:: Source passage ::

Can I get MAC addresses of devices (mobile phones) which are near to my network but not connected to it? (Linux)

I have been trying to get the MAC addresses of devices connected to my network through nmap command... but how can I get devices which are not connected to my network?

3 Answers 3


If it's not in the same network, you most likely won't be able to.

MAC addresses are hardware addresses and are usually hidden behind a router unless you are on the same network or have direct access to the device. In other words, once you leave the network, unless the device(s) in question is/are directly connected to a router you will get the MAC address of the switch rather than the individual devices when querying that network.

Depending on the security of your network, you may not even be able to get the MAC addresses of devices on the same switch since they may be on different VLANs.

With that said, in your comment you asked if you could get any other information on the device(s). Without access to the network that the device is on it's pretty difficult to get any information on anything other than that of the router. Without getting too technical, unless the device has its own static IP address that you know, which is unlikely for a mobile device, if you query the network from the outside you'll get the public IP of the router, not the devices. Specifically for mobile phones, you can probably get information via Bluetooth if it's enabled on the device, but you have to be in close proximity. According to one commenter it may also be possible to sniff the device's traffic given close enough proximity. There are probably ways to gather more info, but it's probably more trouble than it's worth.

The easiest way to get information on a device on a different network is to simply join that network.

:::
:: Data extract ::

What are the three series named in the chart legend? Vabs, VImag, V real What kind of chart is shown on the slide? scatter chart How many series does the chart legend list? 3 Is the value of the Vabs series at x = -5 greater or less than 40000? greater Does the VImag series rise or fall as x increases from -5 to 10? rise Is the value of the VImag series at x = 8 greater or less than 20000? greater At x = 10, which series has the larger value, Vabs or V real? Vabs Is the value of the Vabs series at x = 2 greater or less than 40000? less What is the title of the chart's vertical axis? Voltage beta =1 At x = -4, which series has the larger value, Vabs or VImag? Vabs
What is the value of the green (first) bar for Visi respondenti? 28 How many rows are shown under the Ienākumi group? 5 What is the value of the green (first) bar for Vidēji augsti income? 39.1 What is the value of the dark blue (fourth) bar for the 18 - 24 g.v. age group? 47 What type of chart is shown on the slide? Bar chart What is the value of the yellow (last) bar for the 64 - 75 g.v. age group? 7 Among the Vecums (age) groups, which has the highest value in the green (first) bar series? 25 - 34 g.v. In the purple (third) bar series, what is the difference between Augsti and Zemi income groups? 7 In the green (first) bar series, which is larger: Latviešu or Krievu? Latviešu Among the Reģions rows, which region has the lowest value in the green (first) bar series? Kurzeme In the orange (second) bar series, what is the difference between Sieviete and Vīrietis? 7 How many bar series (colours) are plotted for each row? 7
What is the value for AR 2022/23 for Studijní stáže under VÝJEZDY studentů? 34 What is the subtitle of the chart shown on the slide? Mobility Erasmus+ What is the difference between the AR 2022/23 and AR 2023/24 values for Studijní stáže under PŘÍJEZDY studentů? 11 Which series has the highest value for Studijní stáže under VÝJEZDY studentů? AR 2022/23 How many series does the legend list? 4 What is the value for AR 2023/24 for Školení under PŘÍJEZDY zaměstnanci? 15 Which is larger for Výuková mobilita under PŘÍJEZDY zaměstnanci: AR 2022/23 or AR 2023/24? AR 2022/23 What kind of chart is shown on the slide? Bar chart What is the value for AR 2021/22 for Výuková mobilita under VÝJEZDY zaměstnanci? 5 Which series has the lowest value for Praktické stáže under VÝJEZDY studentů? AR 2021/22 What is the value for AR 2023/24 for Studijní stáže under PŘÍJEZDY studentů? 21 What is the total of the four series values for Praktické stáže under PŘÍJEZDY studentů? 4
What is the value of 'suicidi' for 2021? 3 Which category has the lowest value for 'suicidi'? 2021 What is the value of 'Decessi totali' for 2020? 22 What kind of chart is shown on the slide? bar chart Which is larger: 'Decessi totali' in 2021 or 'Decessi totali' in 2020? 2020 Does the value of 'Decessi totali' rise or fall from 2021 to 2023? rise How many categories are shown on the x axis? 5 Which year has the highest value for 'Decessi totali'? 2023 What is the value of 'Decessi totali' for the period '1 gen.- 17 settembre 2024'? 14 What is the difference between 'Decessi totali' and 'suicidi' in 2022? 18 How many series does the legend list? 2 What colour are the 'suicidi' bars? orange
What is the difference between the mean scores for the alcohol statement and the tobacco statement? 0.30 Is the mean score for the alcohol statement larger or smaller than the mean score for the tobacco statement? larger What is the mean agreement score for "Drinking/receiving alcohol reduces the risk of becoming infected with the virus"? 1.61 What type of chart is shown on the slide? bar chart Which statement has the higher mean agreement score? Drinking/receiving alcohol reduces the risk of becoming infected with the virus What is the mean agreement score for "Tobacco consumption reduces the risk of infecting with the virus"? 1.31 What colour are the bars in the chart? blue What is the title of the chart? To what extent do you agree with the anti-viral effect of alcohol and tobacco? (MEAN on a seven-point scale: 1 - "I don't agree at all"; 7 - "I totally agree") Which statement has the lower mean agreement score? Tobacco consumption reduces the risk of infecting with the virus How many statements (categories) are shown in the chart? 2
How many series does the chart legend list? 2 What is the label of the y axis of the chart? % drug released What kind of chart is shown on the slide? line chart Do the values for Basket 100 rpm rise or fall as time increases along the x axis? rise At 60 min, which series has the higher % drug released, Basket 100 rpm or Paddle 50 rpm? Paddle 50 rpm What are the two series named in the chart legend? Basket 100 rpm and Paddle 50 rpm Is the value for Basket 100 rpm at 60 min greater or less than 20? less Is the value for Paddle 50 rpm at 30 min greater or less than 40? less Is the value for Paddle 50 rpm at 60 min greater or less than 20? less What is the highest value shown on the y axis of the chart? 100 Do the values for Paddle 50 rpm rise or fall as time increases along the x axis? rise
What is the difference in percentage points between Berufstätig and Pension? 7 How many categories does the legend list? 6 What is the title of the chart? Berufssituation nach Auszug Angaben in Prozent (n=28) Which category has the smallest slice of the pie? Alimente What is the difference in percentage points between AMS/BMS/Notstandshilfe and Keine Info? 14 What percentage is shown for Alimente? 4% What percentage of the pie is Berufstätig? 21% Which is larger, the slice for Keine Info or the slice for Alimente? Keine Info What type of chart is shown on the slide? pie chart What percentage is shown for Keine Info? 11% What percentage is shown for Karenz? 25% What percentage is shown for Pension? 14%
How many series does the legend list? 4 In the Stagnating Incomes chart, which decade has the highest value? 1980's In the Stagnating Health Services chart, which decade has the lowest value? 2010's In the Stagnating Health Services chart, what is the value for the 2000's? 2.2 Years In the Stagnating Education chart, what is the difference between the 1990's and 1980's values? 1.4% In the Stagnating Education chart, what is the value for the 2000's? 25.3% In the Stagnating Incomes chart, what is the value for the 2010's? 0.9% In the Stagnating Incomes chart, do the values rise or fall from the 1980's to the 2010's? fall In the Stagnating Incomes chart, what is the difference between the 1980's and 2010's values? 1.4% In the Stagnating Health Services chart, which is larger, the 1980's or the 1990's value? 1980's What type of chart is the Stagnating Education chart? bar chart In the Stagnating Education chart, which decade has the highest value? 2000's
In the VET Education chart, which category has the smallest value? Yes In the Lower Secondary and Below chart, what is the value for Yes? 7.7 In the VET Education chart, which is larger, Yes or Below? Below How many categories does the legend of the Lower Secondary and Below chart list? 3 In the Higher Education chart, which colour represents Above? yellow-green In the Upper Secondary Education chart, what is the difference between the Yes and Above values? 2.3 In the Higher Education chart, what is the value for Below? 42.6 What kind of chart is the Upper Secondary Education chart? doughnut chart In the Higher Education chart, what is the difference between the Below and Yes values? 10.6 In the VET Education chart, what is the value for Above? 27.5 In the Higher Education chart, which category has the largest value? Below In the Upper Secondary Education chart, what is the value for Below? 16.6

:::

● Work request:
Edit the MAC address discussion, everything from "I have been" down to "on different VLANs.", and put "gateway" wherever "router" appears.

● Response to this task:
I have been trying to get the MAC addresses of devices connected to my network through nmap command... but how can I get devices which are not connected to my network?

3 Answers 3


If it's not in the same network, you most likely won't be able to.

MAC addresses are hardware addresses and are usually hidden behind a gateway unless you are on the same network or have direct access to the device. In other words, once you leave the network, unless the device(s) in question is/are directly connected to a gateway you will get the MAC address of the switch rather than the individual devices when querying that network.

Depending on the security of your network, you may not even be able to get the MAC addresses of devices on the same switch since they may be on different VLANs.